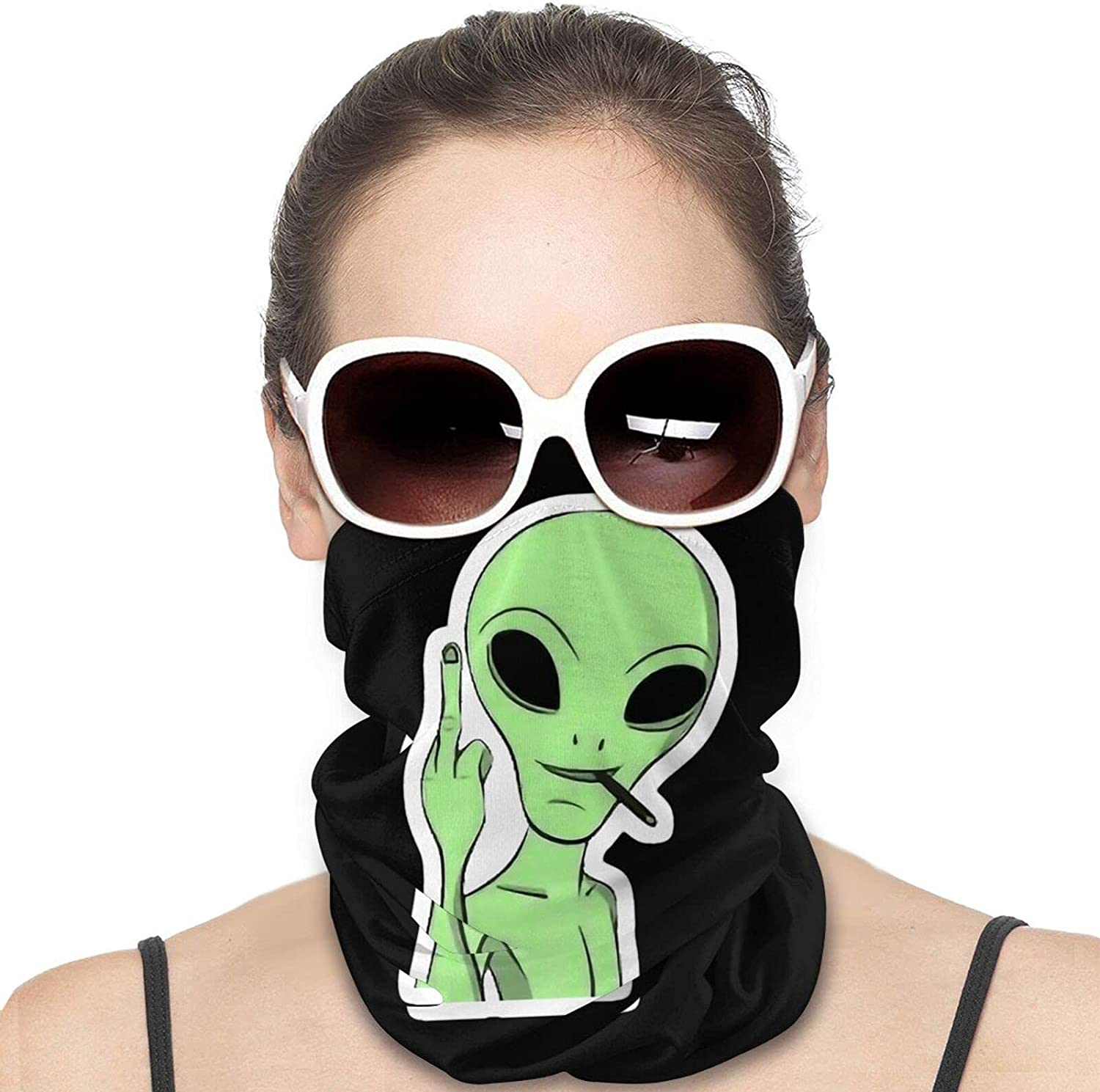 Alien Fuck You Round Neck Gaiter Bandnas Face Cover Uv Protection Prevent bask in Ice Scarf Headbands Perfect for Motorcycle Cycling Running Festival Raves Outdoors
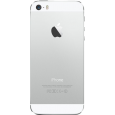 Apple iPhone 5S 32 GB Công ty | CellphoneS.com.vn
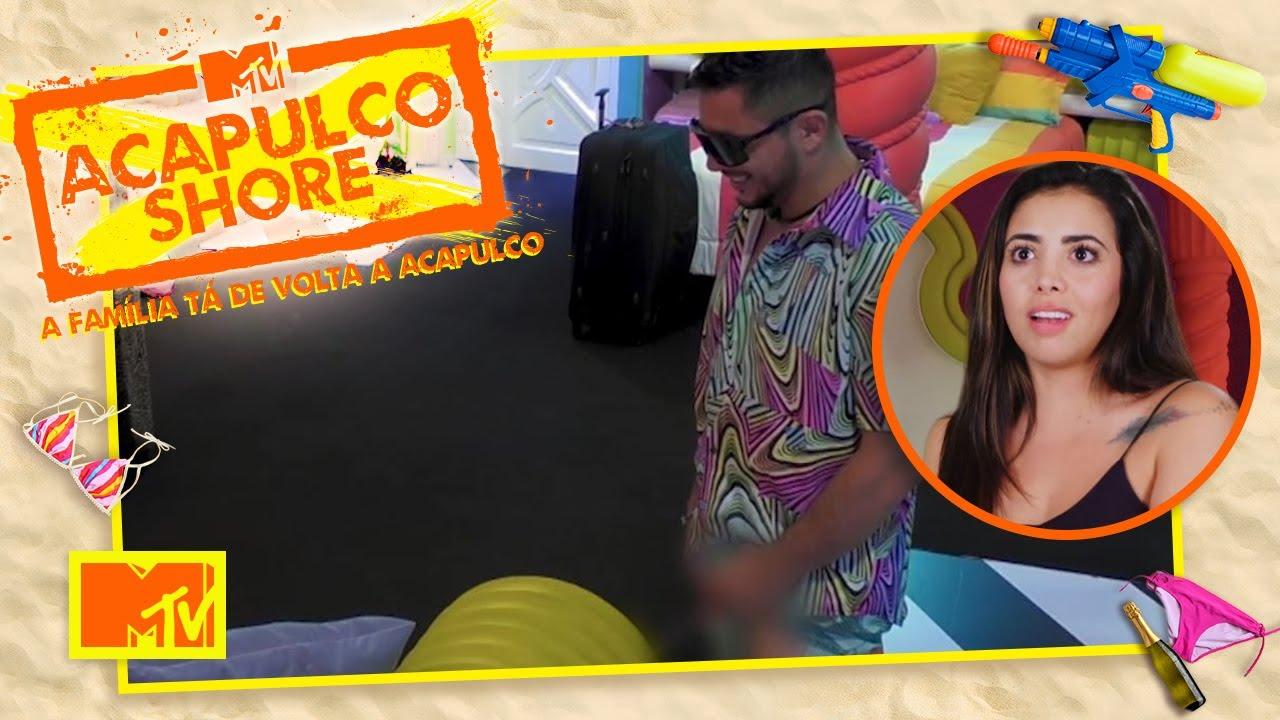 "Jacky ""perde"" a cama e dá PITI | MTV Acapulco Shore T8"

AIM OF THE EXERCISE:
Copy out the material exactly as it stands, though no picture should appear in the copy.

SOLUTION TO THE EXERCISE:
 Alien Fuck You Round Neck Gaiter Bandnas Face Cover Uv Protection Prevent bask in Ice Scarf Headbands Perfect for Motorcycle Cycling Running Festival Raves Outdoors
 Apple iPhone 5S 32 GB Công ty | CellphoneS.com.vn
 "Jacky ""perde"" a cama e dá PITI | MTV Acapulco Shore T8"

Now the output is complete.